どうしてマジシャドは立体的に見えるのでしょう?
偏光板に一部に2分の1波長板が貼っているマジシャドフィルムを、2分の1波長板が内側に来るように円筒状に丸めます。これでマジシャドができました。このマジシャドを見ると様々な立体的な模様が見えるはずです。
では、マジシャドに入ってくる光が見ている人の目に入っていくまでを考えましょう。そうすれば、なぜ立体的な模様が見えるのか判るはずです。 マジシャドに入った光が、見ている人の目に入るまでには次の4つのパターンがあります。
① 2分の1波長板が貼られていない部分(偏光板だけの部分)から入って、2分の1波長板が貼られていない部分から出る
② 2分の1波長板が貼られていない部分から入って、2分の1波長板が貼られた部分から出る
③ 2分の1波長板が貼られた部分から入って、2分の1波長板が貼られていない部分から出る
④ 2分の1波長板が貼られた部分から入って、2分の1波長板が貼られた部分から出る
それでは、上の4つのパターンにについて光がそれぞれどうなるのか見ていきましょう。ちょっと面倒ですが、お付き合いください。
① 2分の1波長板が貼られていない部分から入った光は内部で縦方向に振動する光となり、内部を通過します。そこで、縦方向の光を通す偏光板に当たるため光はそのまま抜けてきます。
② 2分の1波長板が貼られていない部分から入った光は、①と同様に縦方向に振動する光となって内部を通過します。そして、偏光板の内側に貼られた2分の1波長板を通過します。この時、縦方向に振動する光は横方向に振動する光に変わります。詳しくは「2分の1波長板の話」をご覧ください。光は横方向に振動する偏光になって2分の1波長板を出てきます。この”横方向に振動する光”が”縦方向に振動する光を通す偏光板”に当たりますからここで吸収され抜けてきません。
③ 2分に1波長版が貼られた部分から入った光は、”縦方向に振動する光”になったあとすぐに”横方向に振動する光”になり内部を通過しますそのあと、縦方向に振動する偏光を通す偏光に当たりますから、ここで吸収され抜けてきません。
④ ③で書いたように、2分の1波長板が貼られた部分から入った光は、横方向に振動する光になって内部を移動し、2分の1波長板に当たる。

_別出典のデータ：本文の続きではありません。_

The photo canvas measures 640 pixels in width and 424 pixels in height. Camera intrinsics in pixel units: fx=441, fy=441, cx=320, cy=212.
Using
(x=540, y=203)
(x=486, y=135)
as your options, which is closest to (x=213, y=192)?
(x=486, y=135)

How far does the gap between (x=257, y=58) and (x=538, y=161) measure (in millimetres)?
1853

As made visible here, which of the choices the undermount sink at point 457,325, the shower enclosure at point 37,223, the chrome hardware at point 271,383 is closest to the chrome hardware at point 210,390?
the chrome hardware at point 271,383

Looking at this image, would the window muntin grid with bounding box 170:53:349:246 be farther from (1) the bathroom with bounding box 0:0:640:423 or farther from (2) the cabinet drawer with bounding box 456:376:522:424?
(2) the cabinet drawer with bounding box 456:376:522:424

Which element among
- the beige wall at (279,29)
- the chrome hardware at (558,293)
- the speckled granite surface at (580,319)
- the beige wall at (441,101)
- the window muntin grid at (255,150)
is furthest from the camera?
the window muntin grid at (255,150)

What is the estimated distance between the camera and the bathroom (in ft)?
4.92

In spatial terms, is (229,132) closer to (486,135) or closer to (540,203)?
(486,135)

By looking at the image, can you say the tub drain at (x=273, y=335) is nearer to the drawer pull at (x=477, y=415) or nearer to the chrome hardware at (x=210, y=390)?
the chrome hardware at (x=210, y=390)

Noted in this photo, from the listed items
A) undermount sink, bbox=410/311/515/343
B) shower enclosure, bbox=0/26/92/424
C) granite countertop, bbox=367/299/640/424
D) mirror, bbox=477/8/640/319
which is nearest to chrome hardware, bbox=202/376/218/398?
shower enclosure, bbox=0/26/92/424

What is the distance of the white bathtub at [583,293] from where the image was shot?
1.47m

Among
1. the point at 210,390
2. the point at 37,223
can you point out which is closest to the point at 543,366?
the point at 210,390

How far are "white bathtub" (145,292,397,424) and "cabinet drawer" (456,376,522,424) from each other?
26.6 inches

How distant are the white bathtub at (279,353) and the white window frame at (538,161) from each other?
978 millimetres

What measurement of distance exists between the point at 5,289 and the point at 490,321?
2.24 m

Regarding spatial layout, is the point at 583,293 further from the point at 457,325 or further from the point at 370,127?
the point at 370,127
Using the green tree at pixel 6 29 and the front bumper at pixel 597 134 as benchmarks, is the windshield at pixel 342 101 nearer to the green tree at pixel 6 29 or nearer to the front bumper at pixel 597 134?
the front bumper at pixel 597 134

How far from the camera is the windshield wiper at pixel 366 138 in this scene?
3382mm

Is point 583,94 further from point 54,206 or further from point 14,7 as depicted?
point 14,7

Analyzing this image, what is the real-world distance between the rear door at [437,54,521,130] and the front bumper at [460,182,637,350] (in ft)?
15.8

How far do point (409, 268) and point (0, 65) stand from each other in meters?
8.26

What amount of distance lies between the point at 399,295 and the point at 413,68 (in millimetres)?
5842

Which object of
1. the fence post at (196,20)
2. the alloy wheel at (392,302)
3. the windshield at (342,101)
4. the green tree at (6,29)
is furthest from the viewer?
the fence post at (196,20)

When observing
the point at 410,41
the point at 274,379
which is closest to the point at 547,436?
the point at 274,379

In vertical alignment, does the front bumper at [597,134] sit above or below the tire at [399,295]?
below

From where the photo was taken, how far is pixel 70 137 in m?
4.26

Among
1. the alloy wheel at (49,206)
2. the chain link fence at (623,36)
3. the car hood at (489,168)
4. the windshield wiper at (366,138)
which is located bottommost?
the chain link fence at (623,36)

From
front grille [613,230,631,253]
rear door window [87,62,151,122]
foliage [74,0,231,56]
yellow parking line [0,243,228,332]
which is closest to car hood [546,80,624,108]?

2分の1波長板では偏光の回転方向が90度回転し”横方向に振動する光”は”縦方向に振動する光”になって、縦方向の光を通す偏光板を通過する。
ここまでをまとめると、マジシャドに当った光で2分の1波長板を1回だけ通った光は吸収されて外には出てこないけれど、2分の1波長板を通らなかった光と、2回2分の1波長板を通った光は外に抜けてくる事になります。
これを言いかえると、2分の1波長板を貼った部分と貼らなかった部分で、どちらかの部分から入って同じ部分から出てくる光は抜けてきて、違う部分から出てくる光は吸収されることになります。